Brenda Townes also planned to get her husband home right away. Lt. Cmdr. Richard Townes is a chaplain on the Nimitz. The couple, originally from Michigan, moved to Marysville in October and have been enjoying the view from their new home.
However, the nearly three-hour commute her husband had to make to Bremerton while the ship was being repaired was brutal, Brenda Townes said.
“Anybody who is still living in Bremerton needs to move over here,” she said. “The commute is too costly and the community here is too good.”
Linnea, 10, and Emilia, 5, waited in the wind with their mother, Jill, for their father, Chief Petty Officer Joel Lolkema, a radar specialist on his final tour of duty.
“It’s more laid-back here and I think people here don’t mind the military because it isn’t such a huge presence,” Jill Lolkema said. “Life in the military isn’t all that fun, but you just make the best of it.

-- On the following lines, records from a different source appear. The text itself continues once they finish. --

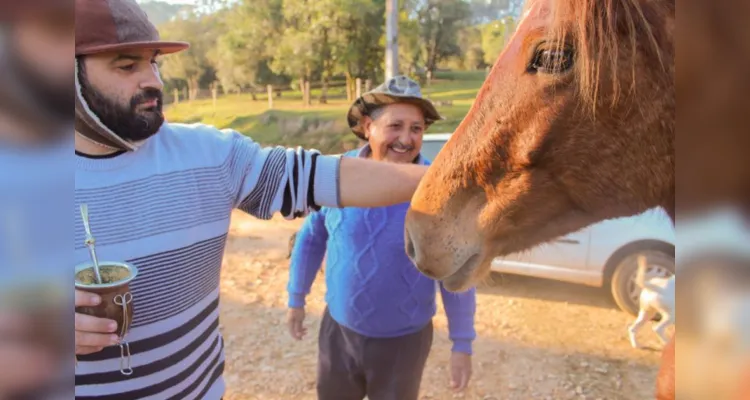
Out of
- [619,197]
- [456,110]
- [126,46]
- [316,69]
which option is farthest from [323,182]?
[316,69]

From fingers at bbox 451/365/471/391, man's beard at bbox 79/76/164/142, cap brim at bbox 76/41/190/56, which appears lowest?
fingers at bbox 451/365/471/391

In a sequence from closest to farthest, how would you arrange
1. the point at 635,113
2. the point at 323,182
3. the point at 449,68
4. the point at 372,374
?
the point at 635,113, the point at 323,182, the point at 372,374, the point at 449,68

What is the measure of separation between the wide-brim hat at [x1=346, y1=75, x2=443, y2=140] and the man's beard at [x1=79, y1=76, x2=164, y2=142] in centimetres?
117

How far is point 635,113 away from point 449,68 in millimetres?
28703

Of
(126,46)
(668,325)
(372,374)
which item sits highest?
(126,46)

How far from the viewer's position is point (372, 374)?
2.36 meters

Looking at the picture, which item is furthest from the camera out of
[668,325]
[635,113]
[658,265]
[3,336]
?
[658,265]

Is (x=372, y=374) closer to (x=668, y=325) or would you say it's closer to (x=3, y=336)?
(x=3, y=336)

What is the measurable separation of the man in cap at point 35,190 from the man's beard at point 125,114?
0.86 metres

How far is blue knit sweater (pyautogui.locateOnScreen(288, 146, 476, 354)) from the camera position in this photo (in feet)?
7.48

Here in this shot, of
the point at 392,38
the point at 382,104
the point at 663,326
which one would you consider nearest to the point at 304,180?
the point at 382,104

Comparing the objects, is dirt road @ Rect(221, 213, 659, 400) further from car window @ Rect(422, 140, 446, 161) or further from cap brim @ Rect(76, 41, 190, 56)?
cap brim @ Rect(76, 41, 190, 56)

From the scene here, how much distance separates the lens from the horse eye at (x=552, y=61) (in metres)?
1.25

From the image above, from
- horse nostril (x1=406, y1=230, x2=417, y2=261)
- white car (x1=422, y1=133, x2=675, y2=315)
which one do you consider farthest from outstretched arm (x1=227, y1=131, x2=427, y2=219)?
white car (x1=422, y1=133, x2=675, y2=315)
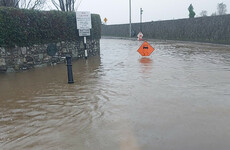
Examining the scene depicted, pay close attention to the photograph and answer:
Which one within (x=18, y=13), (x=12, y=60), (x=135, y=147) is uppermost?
(x=18, y=13)

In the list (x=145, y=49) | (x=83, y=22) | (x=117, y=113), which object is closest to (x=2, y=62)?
(x=83, y=22)

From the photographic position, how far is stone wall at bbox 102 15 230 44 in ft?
75.4

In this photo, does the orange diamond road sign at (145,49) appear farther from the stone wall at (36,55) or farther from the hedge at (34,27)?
the hedge at (34,27)

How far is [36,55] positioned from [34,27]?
1.23m

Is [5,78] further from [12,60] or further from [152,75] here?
[152,75]

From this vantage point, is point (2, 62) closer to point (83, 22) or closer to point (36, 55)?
→ point (36, 55)

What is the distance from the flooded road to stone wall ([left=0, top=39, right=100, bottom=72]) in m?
1.38

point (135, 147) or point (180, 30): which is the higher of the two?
point (180, 30)

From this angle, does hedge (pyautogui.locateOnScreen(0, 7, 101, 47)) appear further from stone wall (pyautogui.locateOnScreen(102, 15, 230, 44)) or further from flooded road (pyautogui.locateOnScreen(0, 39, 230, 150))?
stone wall (pyautogui.locateOnScreen(102, 15, 230, 44))

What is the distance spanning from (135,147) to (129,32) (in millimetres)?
39667

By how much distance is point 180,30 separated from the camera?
3052 centimetres

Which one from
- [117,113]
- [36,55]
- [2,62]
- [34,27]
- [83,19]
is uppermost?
[83,19]

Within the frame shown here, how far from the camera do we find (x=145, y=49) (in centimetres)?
1356

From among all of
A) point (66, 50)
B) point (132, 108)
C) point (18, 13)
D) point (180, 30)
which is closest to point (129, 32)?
point (180, 30)
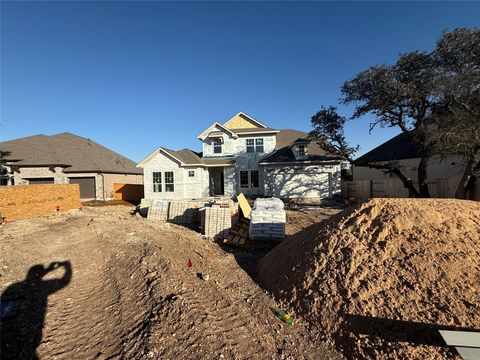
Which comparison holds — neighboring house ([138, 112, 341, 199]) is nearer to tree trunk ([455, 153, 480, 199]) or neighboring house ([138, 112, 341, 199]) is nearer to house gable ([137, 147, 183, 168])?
house gable ([137, 147, 183, 168])

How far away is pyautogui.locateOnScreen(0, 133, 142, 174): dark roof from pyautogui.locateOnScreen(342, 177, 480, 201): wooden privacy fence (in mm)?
22604

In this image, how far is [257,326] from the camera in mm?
3994

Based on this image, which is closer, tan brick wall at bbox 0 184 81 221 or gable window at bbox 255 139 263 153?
tan brick wall at bbox 0 184 81 221

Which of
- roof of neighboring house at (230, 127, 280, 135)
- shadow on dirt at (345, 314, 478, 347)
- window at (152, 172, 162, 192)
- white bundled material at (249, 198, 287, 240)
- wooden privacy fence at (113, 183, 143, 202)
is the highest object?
roof of neighboring house at (230, 127, 280, 135)

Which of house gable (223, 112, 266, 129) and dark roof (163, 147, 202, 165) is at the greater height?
house gable (223, 112, 266, 129)

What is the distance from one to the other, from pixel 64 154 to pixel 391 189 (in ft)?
95.6

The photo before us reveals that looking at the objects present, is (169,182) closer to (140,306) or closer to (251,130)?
(251,130)

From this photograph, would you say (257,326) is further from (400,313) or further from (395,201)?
(395,201)

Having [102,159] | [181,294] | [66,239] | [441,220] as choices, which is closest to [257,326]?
[181,294]

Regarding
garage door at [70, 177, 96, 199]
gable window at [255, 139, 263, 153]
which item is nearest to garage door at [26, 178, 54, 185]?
garage door at [70, 177, 96, 199]

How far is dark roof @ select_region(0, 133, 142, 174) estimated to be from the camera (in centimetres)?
2061

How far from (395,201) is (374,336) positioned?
343 cm

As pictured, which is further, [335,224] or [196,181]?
[196,181]

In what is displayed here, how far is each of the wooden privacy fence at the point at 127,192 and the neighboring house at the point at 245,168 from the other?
10.6 ft
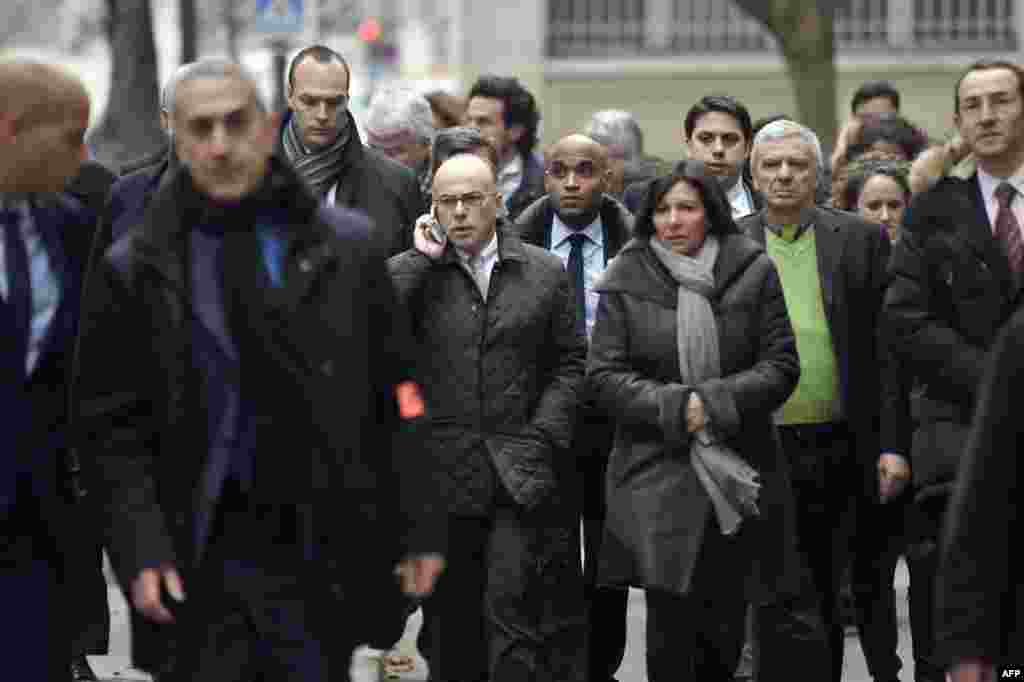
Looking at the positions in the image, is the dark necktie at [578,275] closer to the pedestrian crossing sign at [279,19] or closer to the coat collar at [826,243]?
the coat collar at [826,243]

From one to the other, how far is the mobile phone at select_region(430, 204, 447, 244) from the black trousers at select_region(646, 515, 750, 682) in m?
1.35

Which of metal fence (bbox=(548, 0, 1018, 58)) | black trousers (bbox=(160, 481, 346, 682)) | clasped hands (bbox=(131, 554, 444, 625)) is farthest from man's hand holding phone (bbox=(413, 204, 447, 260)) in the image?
metal fence (bbox=(548, 0, 1018, 58))

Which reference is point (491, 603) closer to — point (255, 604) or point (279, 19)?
point (255, 604)

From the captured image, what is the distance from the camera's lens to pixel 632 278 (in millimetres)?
8109

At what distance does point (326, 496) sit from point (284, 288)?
0.46 metres

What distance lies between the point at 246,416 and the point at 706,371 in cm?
257

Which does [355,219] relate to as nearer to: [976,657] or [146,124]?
[976,657]

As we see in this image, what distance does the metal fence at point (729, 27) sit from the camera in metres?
28.9

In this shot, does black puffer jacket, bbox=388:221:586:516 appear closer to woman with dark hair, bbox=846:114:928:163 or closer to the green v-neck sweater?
the green v-neck sweater

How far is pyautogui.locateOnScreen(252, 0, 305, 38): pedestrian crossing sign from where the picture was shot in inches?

I think we will like it here.”
The families were welcomed on pier by a crowd of dignitaries that included base commander Capt. Mike Coury; the governor’s husband, Mike Gregoire; Mayors Ray Stephanson of Everett, Jon Nehring of Marysville and Barbara Tolbert of Arlington; Tulalip Tribes chairman Mel Sheldon; and Nimitz commander Capt. Paul Monger.
The crowd cheered when Rear Adm. Peter Gumataotao said he would talk fast so the sailors could head home.
“It’s a pleasure and an honor to see how the community welcomes the Navy here, and the editorial in today’s Herald said it all,” Gumataotao said. “The Lincoln is gone, but guess what? The Nimitz is here, baby!”
Then Mayor Stephanson announced the liberty call and the sailors filed off the Nimitz.
Another day of work done in a new homeport.